Question

Two solids dissociated as follows
${ A(s)\rightleftharpoons B(g)+C(g);\quad { K }_{ p_{ 1 } } }={ x atm }^{ 2 }$
${ D(s)\rightleftharpoons C(g)+E(g);\quad { K }_{ p_{ 2 } } }={ y atm }^{ 2 }$
The total pressure when both the solids dissociate simultaneously is:
a.) ${ x }^{ 2 }{ +y }^{ 2 }{ atm }$
b.) $\sqrt { { x }^{ 2 }-{ y }^{ 2 } } { atm }$
c.) ${ 2\sqrt { x+y } }{ atm }$
d.) ${ \sqrt { x+y } }{ atm }$

Answer 1

Hint: According to the ideal gas equation, “pressure is directly proportional to the concentration, at constant temperature and volume.” So, we can write our equilibrium pressure in terms of the partial pressure of the gas.

Complete step by step answer:
According to the ideal gas equation, we have
${ PV=nRT }$
or ${ P=n/VRT }$
or ${ P=cRT }$ [Since, { c=n/V }]
where, P = pressure
V = volume
n= number of moles
R = gas constant
T = temperature in Kelvin
c = concentration

The total pressure at equilibrium;
${ A(s)\rightleftharpoons B(g)+C(g);\quad { K }_{ p_{ 1 } } }={ x atm }^{ 2 }$
 where, ${ K }_{ p }$ =equilibrium constant
So, ${ K }_{ p }={ P }_{ B }+{ P }_{ C }$
${ D(s)\rightleftharpoons C(g)+E(g);\quad { K }_{ p_{ 2 } } }={ y atm }^{ 2 }$
${ K }_{ p }{ ={ P }_{ c } }{ +P }_{ E }$

Since these two reactions are occurring simultaneously and both A and D dissociates into C, so, C will become ${ P }_{ 1 }{ +P }_{ 2 }$
Hence, the equilibrium constant for both the reactions can be written as;

${ x={ P }_{ 1 }({ P }_{ 1 } }{ +P }_{ 2 }{ ) }$……………….(1)
${ y=({ P }_{ 1 } }{ +P_{ 2 } }){ P }_{ 2 }$……………(2)

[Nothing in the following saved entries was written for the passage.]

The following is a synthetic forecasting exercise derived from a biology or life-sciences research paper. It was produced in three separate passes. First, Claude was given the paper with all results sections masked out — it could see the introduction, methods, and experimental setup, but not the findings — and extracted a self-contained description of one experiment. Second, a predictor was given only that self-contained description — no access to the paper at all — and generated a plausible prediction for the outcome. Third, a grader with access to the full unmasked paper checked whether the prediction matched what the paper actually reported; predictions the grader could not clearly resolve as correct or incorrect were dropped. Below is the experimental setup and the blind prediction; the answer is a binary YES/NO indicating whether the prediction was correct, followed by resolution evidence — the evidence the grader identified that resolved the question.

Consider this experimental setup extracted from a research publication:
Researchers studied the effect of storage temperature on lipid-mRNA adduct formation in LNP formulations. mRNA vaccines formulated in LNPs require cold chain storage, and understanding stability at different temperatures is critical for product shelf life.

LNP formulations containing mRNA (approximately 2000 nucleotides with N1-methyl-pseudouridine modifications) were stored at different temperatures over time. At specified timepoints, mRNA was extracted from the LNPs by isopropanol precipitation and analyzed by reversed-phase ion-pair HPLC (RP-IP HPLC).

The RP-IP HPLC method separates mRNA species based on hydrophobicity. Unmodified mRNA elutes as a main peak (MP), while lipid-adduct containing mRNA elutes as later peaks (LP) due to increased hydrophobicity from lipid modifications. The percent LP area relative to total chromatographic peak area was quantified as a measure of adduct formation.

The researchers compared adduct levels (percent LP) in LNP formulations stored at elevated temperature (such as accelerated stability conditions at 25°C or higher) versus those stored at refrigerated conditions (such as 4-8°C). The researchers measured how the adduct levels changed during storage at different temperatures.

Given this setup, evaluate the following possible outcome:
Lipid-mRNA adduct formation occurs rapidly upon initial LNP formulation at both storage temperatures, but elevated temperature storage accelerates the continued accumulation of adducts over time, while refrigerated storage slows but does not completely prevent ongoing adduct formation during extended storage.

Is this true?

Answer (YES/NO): NO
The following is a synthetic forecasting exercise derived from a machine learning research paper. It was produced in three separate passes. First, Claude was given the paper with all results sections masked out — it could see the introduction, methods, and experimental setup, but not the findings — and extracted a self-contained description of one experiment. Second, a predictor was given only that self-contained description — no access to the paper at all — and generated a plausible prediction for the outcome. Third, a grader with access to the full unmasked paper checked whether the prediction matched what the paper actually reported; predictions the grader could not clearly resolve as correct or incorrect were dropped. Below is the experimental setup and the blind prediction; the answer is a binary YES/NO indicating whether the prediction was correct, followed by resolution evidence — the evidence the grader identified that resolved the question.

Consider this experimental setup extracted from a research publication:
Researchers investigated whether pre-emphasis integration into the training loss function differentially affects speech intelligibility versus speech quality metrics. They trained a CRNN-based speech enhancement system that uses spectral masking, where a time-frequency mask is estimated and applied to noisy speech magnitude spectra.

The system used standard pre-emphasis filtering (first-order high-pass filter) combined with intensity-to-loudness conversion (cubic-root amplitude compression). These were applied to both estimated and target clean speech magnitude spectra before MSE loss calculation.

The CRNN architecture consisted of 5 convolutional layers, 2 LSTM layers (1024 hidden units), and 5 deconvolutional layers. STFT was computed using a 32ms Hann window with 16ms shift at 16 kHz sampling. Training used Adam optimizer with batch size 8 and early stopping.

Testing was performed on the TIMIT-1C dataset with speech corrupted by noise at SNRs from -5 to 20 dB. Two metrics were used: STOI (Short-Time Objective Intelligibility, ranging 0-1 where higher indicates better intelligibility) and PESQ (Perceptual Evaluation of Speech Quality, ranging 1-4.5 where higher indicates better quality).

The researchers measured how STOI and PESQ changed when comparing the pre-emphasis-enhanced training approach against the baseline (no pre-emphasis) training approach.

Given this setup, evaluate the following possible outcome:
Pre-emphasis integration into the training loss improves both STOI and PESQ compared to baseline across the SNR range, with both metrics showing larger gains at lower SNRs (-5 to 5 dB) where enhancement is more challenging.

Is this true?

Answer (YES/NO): NO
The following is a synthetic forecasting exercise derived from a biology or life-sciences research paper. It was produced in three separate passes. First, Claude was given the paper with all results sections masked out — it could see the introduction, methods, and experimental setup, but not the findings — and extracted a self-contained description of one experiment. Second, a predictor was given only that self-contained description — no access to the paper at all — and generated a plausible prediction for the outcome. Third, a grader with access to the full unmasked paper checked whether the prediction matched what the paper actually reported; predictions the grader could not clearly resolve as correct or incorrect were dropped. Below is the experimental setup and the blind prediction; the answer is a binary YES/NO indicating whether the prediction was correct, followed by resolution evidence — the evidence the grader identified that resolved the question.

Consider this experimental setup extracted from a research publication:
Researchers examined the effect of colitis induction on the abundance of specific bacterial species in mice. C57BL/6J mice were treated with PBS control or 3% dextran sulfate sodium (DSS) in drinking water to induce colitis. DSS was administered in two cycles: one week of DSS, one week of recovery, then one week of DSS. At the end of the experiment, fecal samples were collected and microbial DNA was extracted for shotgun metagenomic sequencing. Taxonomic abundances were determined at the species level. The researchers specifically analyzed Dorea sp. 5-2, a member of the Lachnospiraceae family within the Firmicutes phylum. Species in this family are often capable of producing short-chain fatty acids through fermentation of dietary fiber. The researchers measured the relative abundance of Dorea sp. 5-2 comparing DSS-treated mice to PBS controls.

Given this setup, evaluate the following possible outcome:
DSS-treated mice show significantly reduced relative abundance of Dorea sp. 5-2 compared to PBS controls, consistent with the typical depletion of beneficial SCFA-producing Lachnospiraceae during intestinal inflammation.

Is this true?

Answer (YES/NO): YES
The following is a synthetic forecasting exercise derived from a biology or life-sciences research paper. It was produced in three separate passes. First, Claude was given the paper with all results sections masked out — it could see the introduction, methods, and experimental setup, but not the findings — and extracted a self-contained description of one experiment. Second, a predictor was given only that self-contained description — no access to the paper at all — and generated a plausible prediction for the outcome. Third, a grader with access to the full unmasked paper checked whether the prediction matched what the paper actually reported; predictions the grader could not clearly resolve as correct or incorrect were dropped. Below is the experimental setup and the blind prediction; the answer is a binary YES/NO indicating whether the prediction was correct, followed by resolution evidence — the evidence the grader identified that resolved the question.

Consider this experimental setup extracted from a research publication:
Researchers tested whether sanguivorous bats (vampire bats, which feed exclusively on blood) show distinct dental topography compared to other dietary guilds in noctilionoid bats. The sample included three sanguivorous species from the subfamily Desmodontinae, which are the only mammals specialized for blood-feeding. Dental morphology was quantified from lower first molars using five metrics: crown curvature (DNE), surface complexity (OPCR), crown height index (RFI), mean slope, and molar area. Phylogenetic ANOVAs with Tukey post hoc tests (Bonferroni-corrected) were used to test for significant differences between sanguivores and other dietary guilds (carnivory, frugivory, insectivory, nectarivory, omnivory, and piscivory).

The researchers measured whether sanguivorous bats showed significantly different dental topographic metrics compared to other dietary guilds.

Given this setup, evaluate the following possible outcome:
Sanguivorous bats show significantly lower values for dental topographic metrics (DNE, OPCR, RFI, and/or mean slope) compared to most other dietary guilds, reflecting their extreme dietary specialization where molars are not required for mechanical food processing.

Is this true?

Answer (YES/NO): NO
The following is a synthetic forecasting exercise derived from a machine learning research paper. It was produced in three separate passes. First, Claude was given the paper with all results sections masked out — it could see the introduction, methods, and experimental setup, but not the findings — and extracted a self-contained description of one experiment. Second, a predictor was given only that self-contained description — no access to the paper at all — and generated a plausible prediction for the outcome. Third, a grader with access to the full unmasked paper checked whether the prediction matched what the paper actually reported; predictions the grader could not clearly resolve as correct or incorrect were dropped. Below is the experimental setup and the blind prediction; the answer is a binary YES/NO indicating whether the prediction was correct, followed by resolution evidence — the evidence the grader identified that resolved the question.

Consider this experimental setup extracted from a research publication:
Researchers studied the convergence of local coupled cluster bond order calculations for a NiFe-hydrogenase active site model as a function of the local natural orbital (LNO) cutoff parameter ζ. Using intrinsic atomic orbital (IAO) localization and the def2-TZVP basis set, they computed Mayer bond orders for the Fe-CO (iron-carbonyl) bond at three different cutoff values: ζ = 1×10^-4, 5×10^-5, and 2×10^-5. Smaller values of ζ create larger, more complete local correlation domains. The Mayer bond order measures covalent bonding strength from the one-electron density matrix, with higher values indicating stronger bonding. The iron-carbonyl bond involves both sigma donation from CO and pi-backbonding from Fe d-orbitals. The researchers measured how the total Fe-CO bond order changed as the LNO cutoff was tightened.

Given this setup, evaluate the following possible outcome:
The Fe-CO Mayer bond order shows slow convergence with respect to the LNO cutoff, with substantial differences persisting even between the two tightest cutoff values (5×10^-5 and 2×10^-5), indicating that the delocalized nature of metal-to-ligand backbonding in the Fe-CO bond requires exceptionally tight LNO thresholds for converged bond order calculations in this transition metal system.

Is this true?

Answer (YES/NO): NO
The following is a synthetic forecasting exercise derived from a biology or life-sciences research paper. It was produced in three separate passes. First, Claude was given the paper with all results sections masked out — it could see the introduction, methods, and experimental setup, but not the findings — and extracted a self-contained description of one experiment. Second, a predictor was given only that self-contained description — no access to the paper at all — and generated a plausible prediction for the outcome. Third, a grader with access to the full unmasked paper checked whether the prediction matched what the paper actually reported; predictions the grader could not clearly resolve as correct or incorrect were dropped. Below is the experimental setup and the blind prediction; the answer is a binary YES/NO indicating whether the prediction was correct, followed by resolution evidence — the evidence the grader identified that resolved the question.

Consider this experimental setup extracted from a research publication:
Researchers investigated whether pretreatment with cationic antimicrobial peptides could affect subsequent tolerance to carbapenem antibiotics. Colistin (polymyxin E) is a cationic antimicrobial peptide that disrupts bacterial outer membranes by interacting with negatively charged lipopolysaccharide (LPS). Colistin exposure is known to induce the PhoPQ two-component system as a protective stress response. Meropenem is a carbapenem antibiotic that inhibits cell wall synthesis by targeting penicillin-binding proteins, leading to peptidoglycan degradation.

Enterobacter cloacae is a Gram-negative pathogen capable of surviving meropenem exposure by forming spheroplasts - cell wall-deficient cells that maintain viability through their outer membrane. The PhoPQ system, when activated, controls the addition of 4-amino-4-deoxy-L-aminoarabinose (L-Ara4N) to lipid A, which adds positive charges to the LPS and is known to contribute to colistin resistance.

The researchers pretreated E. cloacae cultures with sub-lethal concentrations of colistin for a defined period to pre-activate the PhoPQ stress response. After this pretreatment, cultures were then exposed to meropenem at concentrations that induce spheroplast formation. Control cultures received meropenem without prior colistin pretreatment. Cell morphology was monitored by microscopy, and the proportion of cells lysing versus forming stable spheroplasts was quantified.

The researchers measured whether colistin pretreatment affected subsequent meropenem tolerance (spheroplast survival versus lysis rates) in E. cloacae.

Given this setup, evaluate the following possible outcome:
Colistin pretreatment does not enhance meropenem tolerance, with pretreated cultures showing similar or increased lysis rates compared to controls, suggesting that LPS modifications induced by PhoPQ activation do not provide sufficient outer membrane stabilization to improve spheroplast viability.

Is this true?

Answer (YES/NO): NO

Now, adding equation 1 and 2;
${ x+y=P }_{ 1 }{ (P }_{ 1 }{ +P }_{ 2 }{ )(P }_{ 1 }{ +P }_{ 2 }{ )P }_{ 2 }$
${ x+y =({ P }_{ 1 } }{ +P }_{ 2 }{ ) }{ +(P }_{ 1 }{ +P }_{ 2 }{ ) }$
${ x+y=({ P }_{ 1 } }{ +P }_{ 2 })^{ 2 }$
The total pressure will be given below;
${ P }_{ T }{ =P }_{ B }{ +P }_{ C }{ +P }_{ E }$
= ${ 2({ P }_{ 1 } }{ +P }_{ 2 }{ ) }$
${ P }_{ T }={ 2\sqrt { x+y } }{ atm }$
So, the correct answer is “Option C”.

Additional Information:
The partial pressure of a gas is a measure of the thermodynamic activity of the gas molecules.
Gases dissolve, diffuse and react according to their partial pressures, and not according to their concentration in gas, mixtures, or liquids.
For example: If the vessel is filled with different non-reactive gases in the state of thermal equilibrium, the total pressure of the mixture of the gases is equal to the sum of pressure of individual gases.
Dalton’s Law:- According to this law, “the total pressure of a mixture of gases is equal to the sum of the partial pressure of the individual gases in the mixture.”

Note: The possibility to make a mistake is that you may take the concentration but we have to take the partial pressures of the gases. Also, Dalton’s Law is only applicable when the gases in the mixture do not react with each other.